November 19, 2019 § 1 Comment
Dan McIntosh, IV (Dan) transferred his extensive gun collection to his father, Dan McIntosh, III (Mac), after he faced criminal charges in federal court. Dan gave Mac a bill of sale for the property. Mac, an attorney, represented Dan and eventually succeeded in getting the young man a favorable plea deal, although under its terms he was a convicted felon.
Dan later decided he wanted his guns back. Mac and Dan’s friend explained that he could not have them in his possession under state and federal law.
Unconvinced, Dan firebombed Mac’s home and rammed it with his Lexus; when he was arrested, he had a loaded shotgun in his vehicle. He had told his mother that he was in the middle of his suicide and he “had one thing to do before [his] life [ended.” In jail, Dan hanged himself.
Dan’d mother Beverly opened his estate and sued Mac for return of the gun collection. She claimed, among other things, that there was no consideration for the transfer, and a special chancellor was assigned the case. He found that the bill of sale and transfer were proper. Beverly appealed.
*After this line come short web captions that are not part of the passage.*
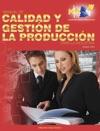 Manual De Calidad Y Gestin De La Produccin Para La Industria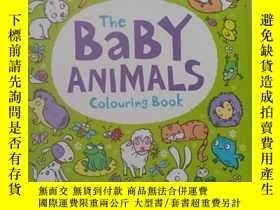 二手書博民逛書店平裝罕見The Baby Animals Colouring B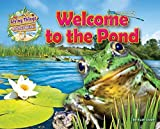 Welcome to the Pond (Living Things & Their Habitats)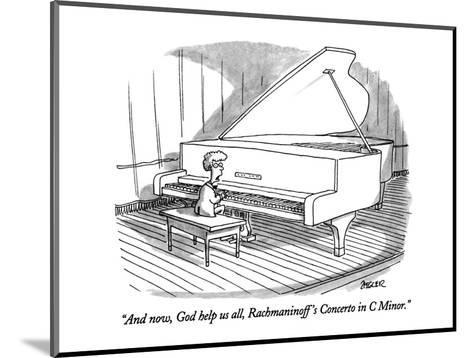 """And now, God help us all, Rachmaninoff's Concerto in C Minor."" - New Yorker Cartoon-Jack Ziegler-Mounted Premium Giclee Print"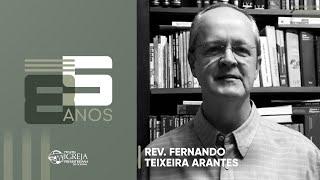 PIPG - 85 Anos | Rev. Fernando Teixeira Arantes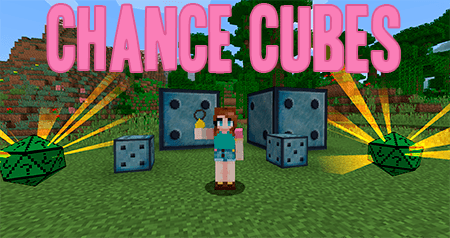 Chance Cubes – мод на кубы шанса для Minecraft 1.7.10, 1.8.9, 1.9.4, 1.10.2, 1.11.2, 1.12.2, 1.13.2, 1.14.4, 1.15.2 и 1.16.5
In Quick, Executrix of the Estate of McIntosh v. McIntosh, decided October 22, 2019, the COA affirmed. You can read the entire opinion with its more complete recitation of facts. I thought you might find the court’s explication of the law of bill of sale and contracts useful. Here is how judge Westbrooks addressed it:
¶12. The chancellor found as a matter of law “that the April 2010, Bill of Sale from Mac to Dan was valid and that Dan became the owner of all of the items included in the Bill of Sale at that time and, further, that at the time of his demise, the assets included in the Bill of Sale were not assets of Mac’s estate.” There need not be any further iteration of his legal finding.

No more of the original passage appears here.